Hobo shot off like the hounds of hell were in hot pursuit and sulked for a few hours after that before hunger pangs got the better of him and he returned for tea but made sure that we were all aware of his displeasure.

Miss Thumbs was a perfect little lady when it came to apply her flea treatment (although her table manners could use some work) and whilst a little miffed, the latest addition grudgingly allowed us to apply her medication before she slunk off to take refuge in the shrubbery where she spent the afternoon licking her wounds.

As expected Chloe Hellcat was something else altogether!
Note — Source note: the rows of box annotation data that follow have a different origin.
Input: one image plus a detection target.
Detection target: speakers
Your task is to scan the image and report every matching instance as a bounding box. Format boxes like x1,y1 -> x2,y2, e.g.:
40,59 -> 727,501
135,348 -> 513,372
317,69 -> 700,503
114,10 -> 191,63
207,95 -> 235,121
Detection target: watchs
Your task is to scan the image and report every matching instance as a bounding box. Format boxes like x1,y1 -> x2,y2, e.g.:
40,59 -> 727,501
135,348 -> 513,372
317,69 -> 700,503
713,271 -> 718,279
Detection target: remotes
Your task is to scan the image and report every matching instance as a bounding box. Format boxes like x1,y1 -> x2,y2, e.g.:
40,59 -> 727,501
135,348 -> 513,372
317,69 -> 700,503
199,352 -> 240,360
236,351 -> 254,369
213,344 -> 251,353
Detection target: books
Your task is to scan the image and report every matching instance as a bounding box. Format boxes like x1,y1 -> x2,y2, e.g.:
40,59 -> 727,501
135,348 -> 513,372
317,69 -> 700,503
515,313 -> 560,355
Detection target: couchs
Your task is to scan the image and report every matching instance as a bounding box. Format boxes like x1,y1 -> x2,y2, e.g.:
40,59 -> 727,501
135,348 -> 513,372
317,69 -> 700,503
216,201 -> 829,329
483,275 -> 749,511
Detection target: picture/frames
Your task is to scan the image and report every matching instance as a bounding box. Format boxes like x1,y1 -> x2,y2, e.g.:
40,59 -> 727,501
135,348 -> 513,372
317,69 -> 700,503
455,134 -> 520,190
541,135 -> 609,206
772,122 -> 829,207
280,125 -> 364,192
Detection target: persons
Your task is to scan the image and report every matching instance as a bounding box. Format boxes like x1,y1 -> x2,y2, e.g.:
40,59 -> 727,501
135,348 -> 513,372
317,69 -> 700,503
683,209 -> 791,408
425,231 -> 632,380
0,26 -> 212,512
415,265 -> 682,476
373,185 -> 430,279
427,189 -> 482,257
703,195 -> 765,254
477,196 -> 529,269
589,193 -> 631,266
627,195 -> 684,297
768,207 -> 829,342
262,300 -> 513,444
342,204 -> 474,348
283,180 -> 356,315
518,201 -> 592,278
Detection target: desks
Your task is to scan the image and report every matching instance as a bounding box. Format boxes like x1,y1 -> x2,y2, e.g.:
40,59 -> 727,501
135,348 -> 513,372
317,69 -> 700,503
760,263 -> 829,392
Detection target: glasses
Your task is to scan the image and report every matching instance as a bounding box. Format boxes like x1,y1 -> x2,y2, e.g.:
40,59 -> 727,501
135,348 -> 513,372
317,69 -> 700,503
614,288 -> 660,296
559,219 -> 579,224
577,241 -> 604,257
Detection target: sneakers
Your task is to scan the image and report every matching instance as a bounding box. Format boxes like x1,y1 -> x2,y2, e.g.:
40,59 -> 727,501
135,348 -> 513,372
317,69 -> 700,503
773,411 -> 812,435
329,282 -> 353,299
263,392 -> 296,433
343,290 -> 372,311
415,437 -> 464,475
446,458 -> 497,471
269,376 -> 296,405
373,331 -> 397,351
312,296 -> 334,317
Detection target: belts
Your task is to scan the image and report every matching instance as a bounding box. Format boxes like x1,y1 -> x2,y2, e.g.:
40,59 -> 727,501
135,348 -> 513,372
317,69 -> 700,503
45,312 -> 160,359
Streaking into the garden like a high-speed train she leaped onto the table to be caught mid jump in my gauntlets; clearly I had a future with the England soccer team as a goalie.

Chloe Hellcat

Chloe Hellcat

As the littlest and lightest of all four cats one would expect her to be able to offer the least resistance but as a former feral cat she clearly wasn’t going down without a fight. With the disposition of a deadly Asian Hornet, she scratched and bit her way through my gauntlets and I wondered not for the first time why we didn’t have a tortoise instead of cats.

As her rear claws sank into my wrist and my blood seeped through the gauntlet I had no choice but to hold on for grim death and as she and I tussled and crashed to the ground I tripped over the leg of the table. As if in slow motion the glass table top shattered into what looked like a million pieces and I knew that the old dear wasn’t going to like that very much. My Dad had a more practical approach and headed off to the shed for a tube of superglue but I secretly thought there was not enough superglue in Devon for this particular job! Looked like he was going to be needing that life cover after all.

When the remnants of the patio table had been swept up and deposited in the dustbin and my war wounds bathed with antiseptic, he turned to me and said in all earnest “So when do you think we should worm them then”?

Final score Cats 1 Humans 3 and to borrow a phrase from the television commentators of the beautiful game “They think it’s all over, well it is now”!